There is some additional assumption of risk because of the greatly reduced buy. But the goal of leadership, in the military as well as among its civilian overseers, is to calibrate the right level of risk for the country to accept.

Four years after the first F-22 rolled off the assembly line, 9/11 happened. It led to two wars, each lasting about a decade, in which the F-22 was never used. In fact, the F-22 has never been flown in any combat mission, anywhere. It’s latest price tag: $358 million, each.

The bottom line is that the F-22 helped sow the seeds for its own shrunken inventory with too-rosy cost and schedule projections, as this 2009 report from the Center for Strategic and Budgetary Assessments made clear:

Over time, as the planned buy dropped from the 750 F-22s originally envisioned to less than 200, program-unit costs ballooned to over $350 million per F-22 because the large research, development, test and evaluation (RDT&E) investment—over $24.3 billion —had to be allocated to fewer and fewer aircraft. However, even the unit flyaway cost, which excludes RDT&E, grew substantially. In 1988 the ATF program office established a flyaway unit cost goal of $35 million per plane in FY 1985 dollars, or roughly $60 million in FY 2009 dollars. As of May 2009, the average flyaway unit cost for 175 production F-22s had grown to $158.8 million. Schedule fared no better in the case of the F-22. The Dem/Val phase, which funded the Lockheed/Boeing/General Dynamics and Northrop/McDonnell Douglas teams to develop two flying prototypes each, began in 1986. The Air Force finally declared initial operational capability (IOC) with the 27th Fighter Squadron at Langley Air Force Base (AFB), Virginia, in December 2005, almost two decades later.

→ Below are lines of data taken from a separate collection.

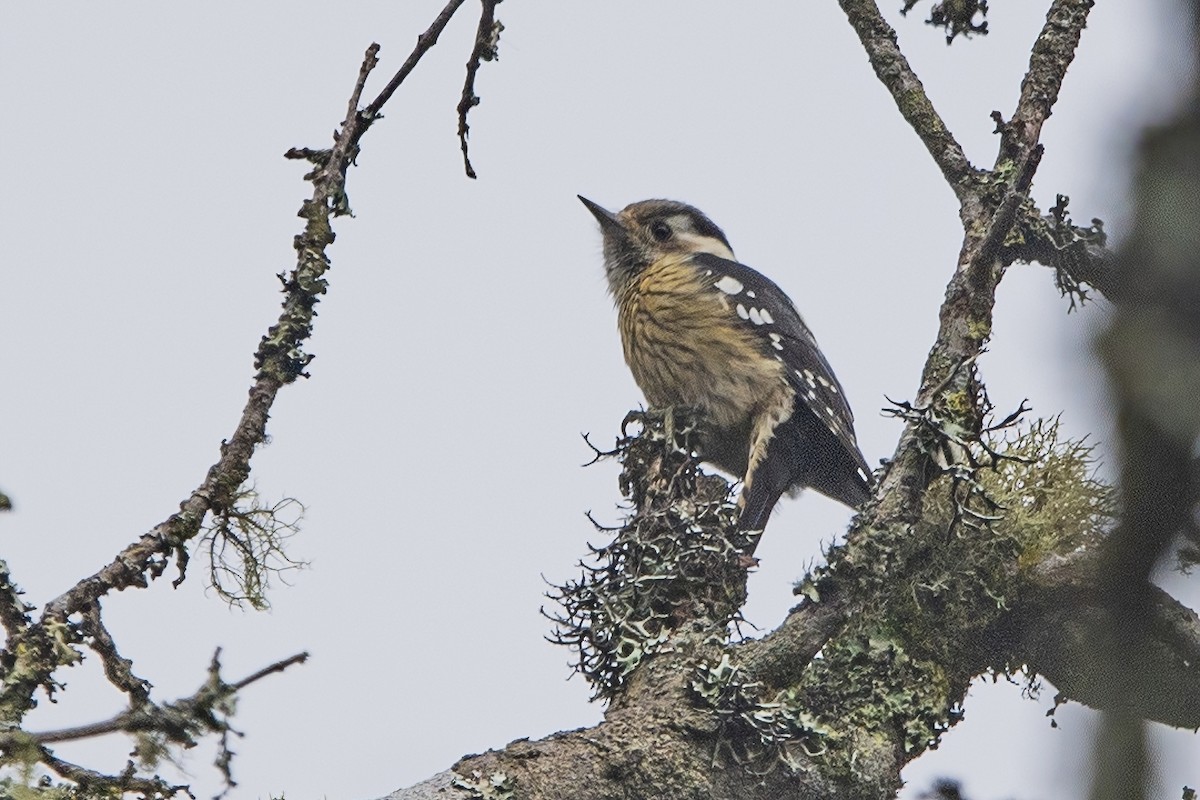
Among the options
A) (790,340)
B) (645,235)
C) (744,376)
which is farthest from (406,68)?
(645,235)

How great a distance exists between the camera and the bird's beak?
5344mm

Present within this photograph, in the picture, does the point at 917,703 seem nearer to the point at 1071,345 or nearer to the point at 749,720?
the point at 749,720

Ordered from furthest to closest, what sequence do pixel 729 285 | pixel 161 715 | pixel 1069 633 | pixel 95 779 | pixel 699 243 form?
pixel 699 243 → pixel 729 285 → pixel 1069 633 → pixel 95 779 → pixel 161 715

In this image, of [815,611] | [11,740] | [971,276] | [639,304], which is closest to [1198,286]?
[11,740]

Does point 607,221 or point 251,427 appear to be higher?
point 607,221

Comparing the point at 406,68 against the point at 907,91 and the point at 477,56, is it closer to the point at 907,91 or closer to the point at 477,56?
the point at 477,56

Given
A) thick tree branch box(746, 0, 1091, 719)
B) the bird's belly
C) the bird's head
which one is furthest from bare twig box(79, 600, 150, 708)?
the bird's head

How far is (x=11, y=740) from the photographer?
1244 millimetres

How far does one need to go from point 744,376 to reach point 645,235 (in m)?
1.17

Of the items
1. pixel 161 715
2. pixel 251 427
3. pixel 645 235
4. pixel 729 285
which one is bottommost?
pixel 161 715

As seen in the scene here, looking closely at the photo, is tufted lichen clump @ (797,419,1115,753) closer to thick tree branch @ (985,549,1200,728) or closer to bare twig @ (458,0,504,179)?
thick tree branch @ (985,549,1200,728)

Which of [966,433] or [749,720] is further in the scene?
[966,433]

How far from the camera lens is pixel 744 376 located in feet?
14.3

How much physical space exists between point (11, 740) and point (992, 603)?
198 cm
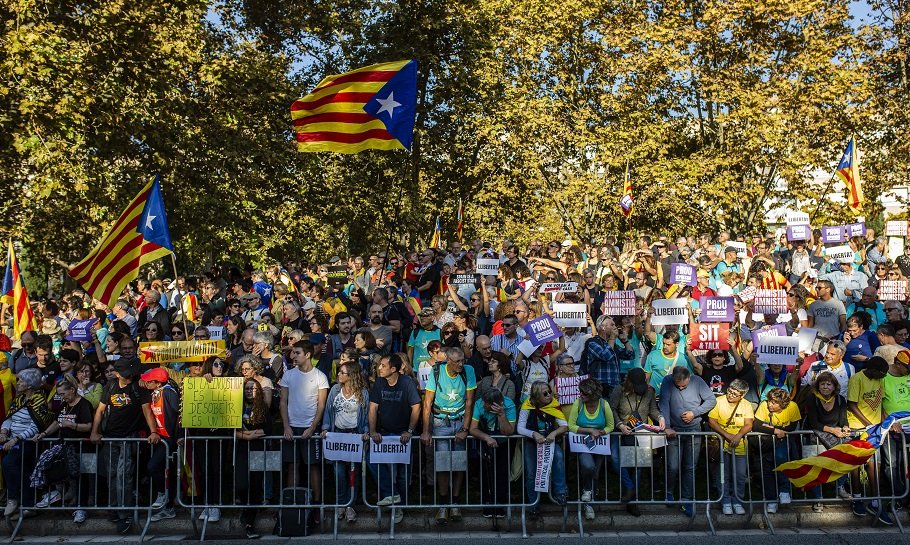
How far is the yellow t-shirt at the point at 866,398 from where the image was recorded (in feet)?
34.4

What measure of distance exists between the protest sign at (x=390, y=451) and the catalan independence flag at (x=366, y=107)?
15.4 ft

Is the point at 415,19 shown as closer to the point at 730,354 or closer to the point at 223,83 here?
the point at 223,83

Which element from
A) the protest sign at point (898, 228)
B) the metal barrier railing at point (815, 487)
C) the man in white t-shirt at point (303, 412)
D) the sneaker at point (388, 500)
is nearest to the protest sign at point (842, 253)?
the protest sign at point (898, 228)

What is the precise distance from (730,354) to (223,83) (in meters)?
17.9

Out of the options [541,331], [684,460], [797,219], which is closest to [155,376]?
[541,331]

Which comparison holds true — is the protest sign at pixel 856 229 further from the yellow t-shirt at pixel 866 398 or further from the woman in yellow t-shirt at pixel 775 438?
the woman in yellow t-shirt at pixel 775 438

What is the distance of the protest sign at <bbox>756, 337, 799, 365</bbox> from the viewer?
11.0 metres

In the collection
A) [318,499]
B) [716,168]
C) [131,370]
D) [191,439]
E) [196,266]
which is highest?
[716,168]

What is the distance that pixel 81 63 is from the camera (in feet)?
68.5

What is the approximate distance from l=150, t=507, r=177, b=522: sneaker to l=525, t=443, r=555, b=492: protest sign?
390cm

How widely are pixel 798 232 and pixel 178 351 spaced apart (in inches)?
502

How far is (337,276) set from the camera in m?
16.9

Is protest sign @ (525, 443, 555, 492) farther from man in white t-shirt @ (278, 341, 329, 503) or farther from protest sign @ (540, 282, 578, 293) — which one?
protest sign @ (540, 282, 578, 293)

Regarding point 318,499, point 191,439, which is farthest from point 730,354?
point 191,439
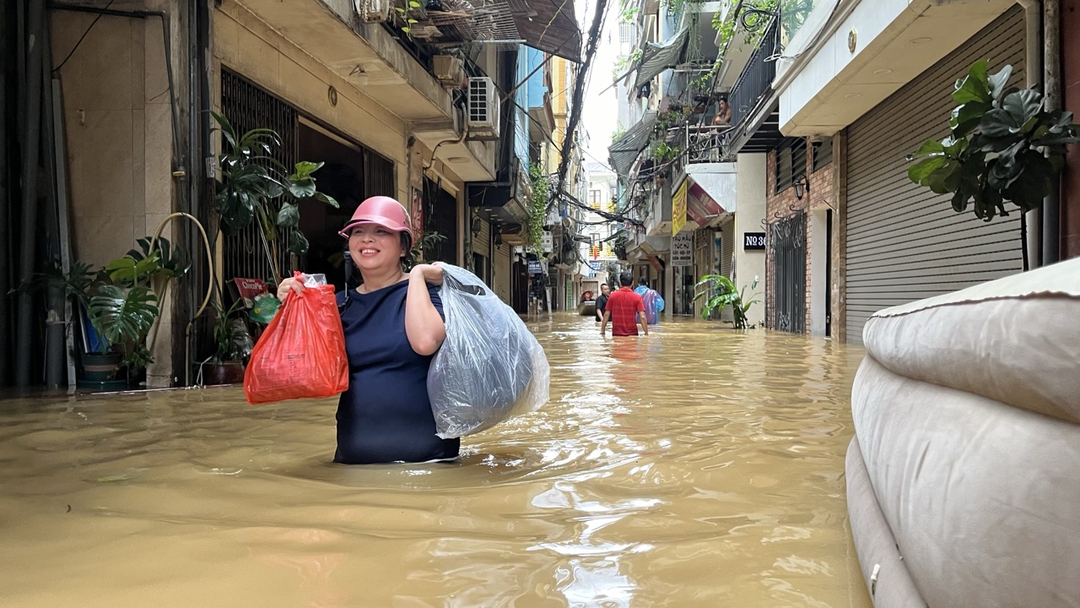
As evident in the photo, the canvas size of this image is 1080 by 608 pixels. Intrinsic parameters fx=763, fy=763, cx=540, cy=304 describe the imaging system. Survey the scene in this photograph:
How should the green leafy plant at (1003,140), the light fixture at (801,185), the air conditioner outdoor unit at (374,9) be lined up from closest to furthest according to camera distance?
1. the green leafy plant at (1003,140)
2. the air conditioner outdoor unit at (374,9)
3. the light fixture at (801,185)

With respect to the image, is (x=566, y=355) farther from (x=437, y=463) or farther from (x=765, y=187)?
(x=765, y=187)

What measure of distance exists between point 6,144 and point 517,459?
17.7ft

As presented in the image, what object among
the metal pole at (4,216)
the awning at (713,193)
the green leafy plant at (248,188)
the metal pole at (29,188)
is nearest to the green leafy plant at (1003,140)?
the green leafy plant at (248,188)

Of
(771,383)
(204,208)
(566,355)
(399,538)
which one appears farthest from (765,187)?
(399,538)

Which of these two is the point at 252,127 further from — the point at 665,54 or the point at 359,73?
the point at 665,54

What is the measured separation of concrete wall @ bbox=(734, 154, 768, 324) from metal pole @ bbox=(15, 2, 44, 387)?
15238mm

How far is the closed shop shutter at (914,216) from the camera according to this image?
762cm

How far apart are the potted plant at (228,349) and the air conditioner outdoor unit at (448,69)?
5537mm

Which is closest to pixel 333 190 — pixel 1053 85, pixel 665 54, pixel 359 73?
pixel 359 73

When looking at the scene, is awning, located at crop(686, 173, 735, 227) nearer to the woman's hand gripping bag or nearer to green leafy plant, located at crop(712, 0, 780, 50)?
green leafy plant, located at crop(712, 0, 780, 50)

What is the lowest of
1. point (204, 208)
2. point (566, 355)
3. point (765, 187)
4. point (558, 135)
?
point (566, 355)

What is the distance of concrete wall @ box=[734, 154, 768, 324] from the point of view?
1838 centimetres

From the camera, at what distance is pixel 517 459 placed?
3531mm

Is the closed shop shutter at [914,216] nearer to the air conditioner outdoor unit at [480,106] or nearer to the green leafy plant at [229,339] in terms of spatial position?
the air conditioner outdoor unit at [480,106]
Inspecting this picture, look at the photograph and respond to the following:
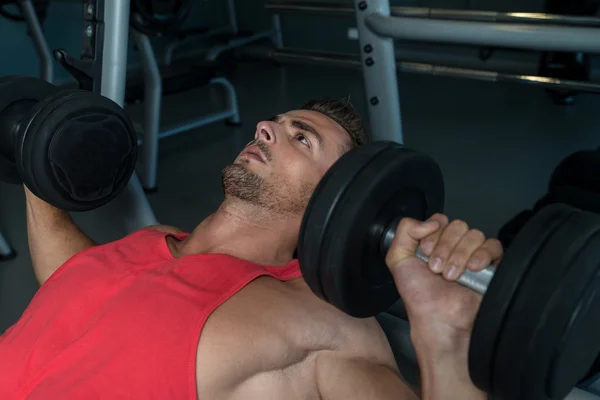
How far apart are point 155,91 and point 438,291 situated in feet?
7.09

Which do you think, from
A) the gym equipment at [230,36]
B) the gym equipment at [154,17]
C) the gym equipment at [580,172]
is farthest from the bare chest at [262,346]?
the gym equipment at [230,36]

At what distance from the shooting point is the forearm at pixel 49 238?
128 cm

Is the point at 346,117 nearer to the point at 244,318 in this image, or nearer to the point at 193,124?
the point at 244,318

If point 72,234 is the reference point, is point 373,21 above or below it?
above

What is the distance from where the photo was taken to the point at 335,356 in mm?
932

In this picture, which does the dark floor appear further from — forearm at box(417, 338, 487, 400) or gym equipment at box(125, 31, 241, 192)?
forearm at box(417, 338, 487, 400)

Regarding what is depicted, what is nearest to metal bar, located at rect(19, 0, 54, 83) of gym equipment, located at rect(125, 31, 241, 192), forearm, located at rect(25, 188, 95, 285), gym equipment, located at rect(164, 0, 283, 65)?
gym equipment, located at rect(125, 31, 241, 192)

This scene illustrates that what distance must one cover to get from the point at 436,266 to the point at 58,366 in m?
0.62

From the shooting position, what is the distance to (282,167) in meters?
1.13

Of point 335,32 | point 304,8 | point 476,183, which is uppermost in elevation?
point 304,8

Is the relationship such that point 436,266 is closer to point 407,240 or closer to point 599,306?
point 407,240

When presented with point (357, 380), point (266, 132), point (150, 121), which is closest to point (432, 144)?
point (150, 121)

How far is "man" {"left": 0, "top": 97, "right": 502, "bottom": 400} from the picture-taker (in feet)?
2.46

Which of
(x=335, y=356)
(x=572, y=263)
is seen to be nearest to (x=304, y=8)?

The Air Force salivated over the F-22 and spent years telling Congress and anyone else who would listen it was vital to protecting the nation. I’ve salivated over the prospect of buying a Porsche 911 Carrera S and insisting to my civilian master that it was vital to protecting our status in the neighborhood. Both arguments have about the same merit. Too bad Congress lacks my wife’s common-sense, clear-eyed vision of the future: the Air Force, after all, got about 25% of the jets it originally said it needed. I’m still waiting for a quarter of that 911 to show up in my driveway.